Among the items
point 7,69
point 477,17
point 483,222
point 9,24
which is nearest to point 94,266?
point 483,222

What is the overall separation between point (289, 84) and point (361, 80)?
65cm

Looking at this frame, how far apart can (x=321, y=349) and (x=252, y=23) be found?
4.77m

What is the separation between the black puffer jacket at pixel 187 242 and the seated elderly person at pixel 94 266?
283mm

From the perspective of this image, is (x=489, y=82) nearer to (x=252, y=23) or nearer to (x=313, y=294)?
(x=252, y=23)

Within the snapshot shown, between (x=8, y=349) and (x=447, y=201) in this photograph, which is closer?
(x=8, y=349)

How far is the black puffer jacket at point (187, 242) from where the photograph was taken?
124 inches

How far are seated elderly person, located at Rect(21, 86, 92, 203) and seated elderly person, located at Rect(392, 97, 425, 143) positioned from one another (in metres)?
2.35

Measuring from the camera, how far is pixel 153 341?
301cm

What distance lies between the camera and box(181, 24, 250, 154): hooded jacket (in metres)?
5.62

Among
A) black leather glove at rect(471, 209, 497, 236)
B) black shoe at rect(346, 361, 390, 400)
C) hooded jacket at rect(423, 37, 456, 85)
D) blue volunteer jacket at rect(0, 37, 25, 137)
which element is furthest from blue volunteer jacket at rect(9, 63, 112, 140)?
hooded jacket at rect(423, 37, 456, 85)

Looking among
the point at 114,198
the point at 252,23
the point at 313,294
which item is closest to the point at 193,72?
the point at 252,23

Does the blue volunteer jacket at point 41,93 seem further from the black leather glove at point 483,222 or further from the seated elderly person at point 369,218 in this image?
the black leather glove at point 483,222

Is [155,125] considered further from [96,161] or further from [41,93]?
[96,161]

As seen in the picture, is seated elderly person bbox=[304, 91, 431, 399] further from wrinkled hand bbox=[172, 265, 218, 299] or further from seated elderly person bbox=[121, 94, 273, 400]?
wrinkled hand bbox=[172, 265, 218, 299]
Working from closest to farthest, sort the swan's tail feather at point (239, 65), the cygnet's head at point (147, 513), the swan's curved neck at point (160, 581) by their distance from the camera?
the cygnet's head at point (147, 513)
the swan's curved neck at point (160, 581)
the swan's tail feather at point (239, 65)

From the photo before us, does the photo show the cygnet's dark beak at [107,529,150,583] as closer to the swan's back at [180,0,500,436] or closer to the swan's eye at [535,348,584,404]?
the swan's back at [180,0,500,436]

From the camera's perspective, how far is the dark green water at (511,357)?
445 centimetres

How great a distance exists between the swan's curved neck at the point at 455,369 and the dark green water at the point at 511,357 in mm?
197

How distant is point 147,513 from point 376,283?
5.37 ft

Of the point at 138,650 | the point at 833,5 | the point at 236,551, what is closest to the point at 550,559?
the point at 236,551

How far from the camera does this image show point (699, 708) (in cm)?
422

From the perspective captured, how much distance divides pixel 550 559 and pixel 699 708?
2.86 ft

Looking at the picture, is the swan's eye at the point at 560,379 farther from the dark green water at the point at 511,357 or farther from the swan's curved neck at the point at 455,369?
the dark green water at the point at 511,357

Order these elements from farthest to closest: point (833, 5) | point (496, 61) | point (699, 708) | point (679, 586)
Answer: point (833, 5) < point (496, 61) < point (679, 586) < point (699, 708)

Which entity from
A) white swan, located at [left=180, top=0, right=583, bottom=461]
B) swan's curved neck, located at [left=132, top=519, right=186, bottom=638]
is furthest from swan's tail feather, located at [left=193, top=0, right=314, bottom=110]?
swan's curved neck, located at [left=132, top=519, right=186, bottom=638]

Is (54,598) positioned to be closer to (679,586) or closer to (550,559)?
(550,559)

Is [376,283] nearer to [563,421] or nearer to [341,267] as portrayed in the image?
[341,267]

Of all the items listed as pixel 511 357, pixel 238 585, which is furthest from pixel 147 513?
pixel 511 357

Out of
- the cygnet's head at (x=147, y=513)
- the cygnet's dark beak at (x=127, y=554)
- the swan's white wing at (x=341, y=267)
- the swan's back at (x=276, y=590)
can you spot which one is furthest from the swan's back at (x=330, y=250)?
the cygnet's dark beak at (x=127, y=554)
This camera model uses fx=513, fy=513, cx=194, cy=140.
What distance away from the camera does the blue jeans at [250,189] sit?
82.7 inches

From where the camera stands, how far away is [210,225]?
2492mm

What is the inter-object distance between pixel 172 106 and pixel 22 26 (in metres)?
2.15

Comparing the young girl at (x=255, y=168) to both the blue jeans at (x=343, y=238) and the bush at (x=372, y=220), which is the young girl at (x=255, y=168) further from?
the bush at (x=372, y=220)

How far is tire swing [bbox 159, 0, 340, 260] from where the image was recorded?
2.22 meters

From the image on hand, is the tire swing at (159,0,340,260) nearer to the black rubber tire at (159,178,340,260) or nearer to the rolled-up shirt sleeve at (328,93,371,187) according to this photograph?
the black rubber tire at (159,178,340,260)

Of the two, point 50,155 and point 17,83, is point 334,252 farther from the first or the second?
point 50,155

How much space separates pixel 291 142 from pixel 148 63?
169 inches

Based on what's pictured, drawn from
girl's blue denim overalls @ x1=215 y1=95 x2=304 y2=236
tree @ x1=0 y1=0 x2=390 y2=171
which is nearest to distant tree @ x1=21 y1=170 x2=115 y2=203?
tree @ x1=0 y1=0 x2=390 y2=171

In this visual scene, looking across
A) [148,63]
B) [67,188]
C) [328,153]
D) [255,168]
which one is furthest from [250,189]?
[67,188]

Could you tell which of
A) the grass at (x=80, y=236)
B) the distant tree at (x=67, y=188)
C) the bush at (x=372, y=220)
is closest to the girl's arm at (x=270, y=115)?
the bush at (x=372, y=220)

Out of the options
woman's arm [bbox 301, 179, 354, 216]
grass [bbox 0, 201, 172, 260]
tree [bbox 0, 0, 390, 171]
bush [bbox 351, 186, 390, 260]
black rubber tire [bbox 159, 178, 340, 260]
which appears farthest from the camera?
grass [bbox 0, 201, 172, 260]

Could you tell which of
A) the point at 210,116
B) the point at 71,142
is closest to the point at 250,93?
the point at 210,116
---
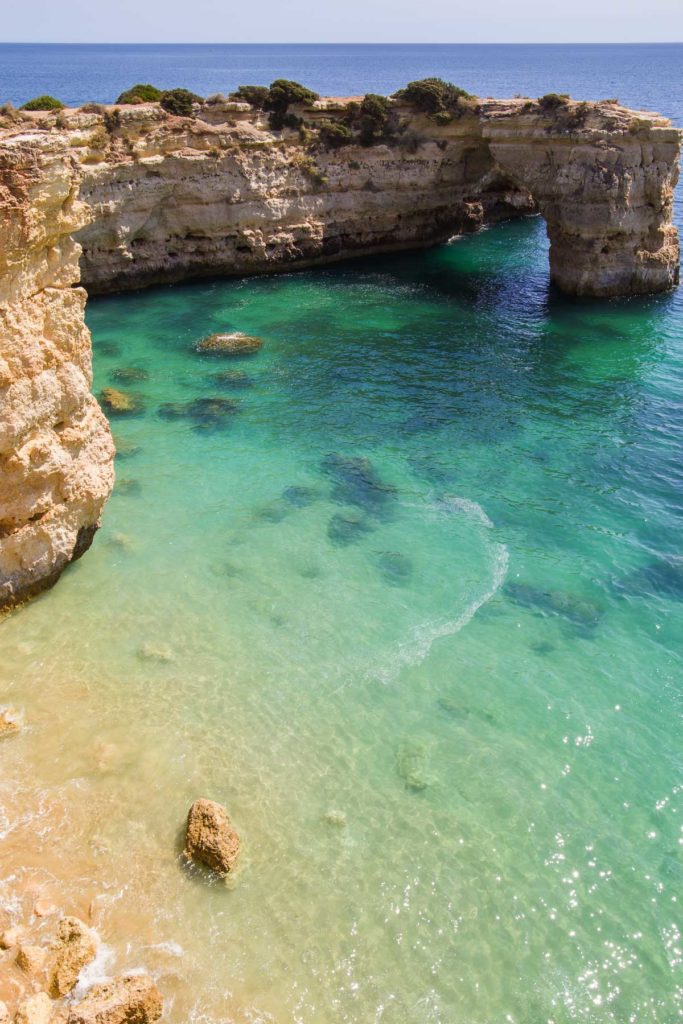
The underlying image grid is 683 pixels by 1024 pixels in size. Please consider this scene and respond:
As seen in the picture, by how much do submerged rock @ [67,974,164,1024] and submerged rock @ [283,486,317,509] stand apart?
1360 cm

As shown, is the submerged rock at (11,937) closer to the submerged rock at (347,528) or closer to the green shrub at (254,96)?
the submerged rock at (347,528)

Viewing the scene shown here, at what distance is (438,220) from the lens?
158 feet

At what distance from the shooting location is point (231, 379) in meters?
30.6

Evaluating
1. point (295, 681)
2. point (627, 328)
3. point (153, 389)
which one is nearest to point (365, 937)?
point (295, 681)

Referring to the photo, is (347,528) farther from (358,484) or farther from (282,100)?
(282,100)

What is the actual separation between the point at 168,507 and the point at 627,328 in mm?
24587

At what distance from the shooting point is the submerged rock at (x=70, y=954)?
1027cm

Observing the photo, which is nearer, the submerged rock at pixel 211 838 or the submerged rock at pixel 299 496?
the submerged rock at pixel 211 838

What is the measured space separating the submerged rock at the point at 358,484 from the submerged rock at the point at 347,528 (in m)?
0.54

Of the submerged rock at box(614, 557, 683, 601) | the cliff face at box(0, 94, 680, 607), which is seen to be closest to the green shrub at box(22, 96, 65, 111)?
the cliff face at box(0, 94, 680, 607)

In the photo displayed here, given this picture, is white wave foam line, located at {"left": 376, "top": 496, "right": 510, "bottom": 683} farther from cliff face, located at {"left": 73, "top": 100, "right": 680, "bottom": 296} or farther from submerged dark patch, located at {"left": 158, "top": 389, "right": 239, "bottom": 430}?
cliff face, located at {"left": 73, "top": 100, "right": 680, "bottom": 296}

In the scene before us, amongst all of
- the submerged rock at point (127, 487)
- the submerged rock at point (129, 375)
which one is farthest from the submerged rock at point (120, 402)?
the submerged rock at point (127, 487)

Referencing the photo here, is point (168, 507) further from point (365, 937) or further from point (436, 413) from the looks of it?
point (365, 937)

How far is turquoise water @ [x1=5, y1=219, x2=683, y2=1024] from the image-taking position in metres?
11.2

▸ Required task
Locate each line of the material above that contains the word "green" and copy those lines.

▸ Result for this task
From the camera's perspective, how far is the dark green water at (511,357)?
How great a distance exists between the swan's curved neck at the point at 455,369 and the dark green water at the point at 511,357 in mm?
Looking at the picture, is the swan's eye at the point at 560,379 farther from the dark green water at the point at 511,357 or farther from the swan's curved neck at the point at 455,369?
the dark green water at the point at 511,357
As shown, is the submerged rock at (11,937) closer to the submerged rock at (347,528) or closer to the green shrub at (254,96)?
Of the submerged rock at box(614, 557, 683, 601) | the cliff face at box(0, 94, 680, 607), which is seen to be closest to the green shrub at box(22, 96, 65, 111)?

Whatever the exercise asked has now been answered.